The team was reduced to desperation by the time Fraser Aird scored the winning goal with a strike in the 91st minute that separated these two sides into relief and despair. Queen's Park had been valiant, particularly after being reduced to 10 men, but Rangers found a way to win their final fixture of 2012, a goal which reflects the survival instincts of the club itself.
Aird struck from the edge of the penalty area at a time when exhaustion prevented the Queen's Park players from closing him down as urgently as they had done throughout. Much of the home side's defending had been determined and courageous, with the centre-back Ricky Little performing dominantly.
He lost his defensive partner, James Brough, midway through the second-half, when the centre-back body checked David Templeton after the attacker nutmegged him. Brough was shown his second yellow card of the game, but still Queen's refused to wilt. That spirit revived them, but it was also evident in Rangers' display, since the visitors refused to accept that the victory was beyond them.
McCoist's side were ragged and careless at times, then in the closing stages they lost their organisational discipline, leaving themselves vulnerable to counter-attacks. If Lawrence Shankland had been more composed following a breakaway, he might have secured a famous victory himself, but he skewed his effort wide and instead it was Aird who took the glory of this game.
"It was a relief," admitted McCoist. "We lost our shape a couple of times late on in pursuit of a goal, which is inexcusable. It was a goal worthy of winning any game. You'd need to be a cruel man not to have any sympathy for the opposition after that. Gardner Speirs' teams give him everything, they were really well organised."
The fixture was treated as a momentous occasion. Tickets bore the slogan "Passport to the oldest derby in world football", while Sir Alex Ferguson granted a rare interview to Sky Sports ahead of the game. The Manchester United manager represented both sides during his playing career, and the sense of history around the fixture was meant to be celebrated.
It might have been chastening for Rangers, though, since their last visit to Hampden was in March 2011, when they defeated Celtic in the League Cup final. That was an elite side, with the likes of David Weir, Steven Davis and Nikica Jelavic contributing to the victory, the latter scoring the decisive goal in extra-time.

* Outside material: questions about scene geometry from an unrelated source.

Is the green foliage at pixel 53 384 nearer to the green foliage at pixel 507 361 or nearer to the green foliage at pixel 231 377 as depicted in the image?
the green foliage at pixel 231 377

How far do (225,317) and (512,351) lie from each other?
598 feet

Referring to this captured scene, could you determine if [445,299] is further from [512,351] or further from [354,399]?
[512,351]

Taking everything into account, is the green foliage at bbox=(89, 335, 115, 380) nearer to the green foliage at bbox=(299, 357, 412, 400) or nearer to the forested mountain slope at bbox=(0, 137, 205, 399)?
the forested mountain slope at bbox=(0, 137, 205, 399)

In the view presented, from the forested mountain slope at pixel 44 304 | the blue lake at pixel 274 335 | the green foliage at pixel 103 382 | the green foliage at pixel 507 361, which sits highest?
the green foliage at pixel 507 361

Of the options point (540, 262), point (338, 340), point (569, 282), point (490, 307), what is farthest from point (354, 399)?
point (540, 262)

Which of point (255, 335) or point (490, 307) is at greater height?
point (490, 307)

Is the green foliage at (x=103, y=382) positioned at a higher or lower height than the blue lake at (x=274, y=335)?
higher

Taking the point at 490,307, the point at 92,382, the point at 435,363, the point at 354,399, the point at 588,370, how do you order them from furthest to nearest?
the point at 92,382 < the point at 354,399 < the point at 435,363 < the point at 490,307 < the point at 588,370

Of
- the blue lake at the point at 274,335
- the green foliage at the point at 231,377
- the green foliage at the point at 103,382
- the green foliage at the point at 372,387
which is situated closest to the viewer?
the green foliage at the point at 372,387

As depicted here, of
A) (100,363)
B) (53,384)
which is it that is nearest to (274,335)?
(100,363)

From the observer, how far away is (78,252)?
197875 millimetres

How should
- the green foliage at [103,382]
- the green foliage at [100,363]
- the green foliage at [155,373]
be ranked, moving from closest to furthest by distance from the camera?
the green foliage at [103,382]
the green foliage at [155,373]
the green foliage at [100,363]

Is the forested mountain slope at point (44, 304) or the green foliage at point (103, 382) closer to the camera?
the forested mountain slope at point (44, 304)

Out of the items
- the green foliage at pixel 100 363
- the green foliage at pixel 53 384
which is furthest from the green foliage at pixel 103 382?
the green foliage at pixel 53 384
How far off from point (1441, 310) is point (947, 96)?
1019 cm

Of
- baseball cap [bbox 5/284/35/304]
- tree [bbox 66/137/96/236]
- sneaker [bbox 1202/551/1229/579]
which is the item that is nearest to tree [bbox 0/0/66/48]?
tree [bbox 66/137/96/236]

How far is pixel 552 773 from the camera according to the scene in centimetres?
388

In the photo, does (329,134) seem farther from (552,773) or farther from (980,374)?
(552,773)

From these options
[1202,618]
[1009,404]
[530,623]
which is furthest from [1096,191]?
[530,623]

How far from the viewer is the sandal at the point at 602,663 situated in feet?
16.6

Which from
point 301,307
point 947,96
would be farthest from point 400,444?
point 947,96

"I probably celebrated the Aird goal as much as I did that one, because it was a really hard fought three points," McCoist said. "It shows you how far we've got to get back to. The boys representing the team now can play better, but they kept going."
Spiders' manager Speirs said: "We defended by the skin of our teeth when we had to. Neil Parry made a number of excellent saves and with a bit more composure we might have scored. There was inconsistency in the decisions, but that's not why we lost."
In the end, Rangers won it with a piece of individual accomplishment. The goal prompted a brief burst of The Billy Boys, but otherwise the 28,000-strong away support was another expression of the faith and loyalty that carried Rangers through a difficult year.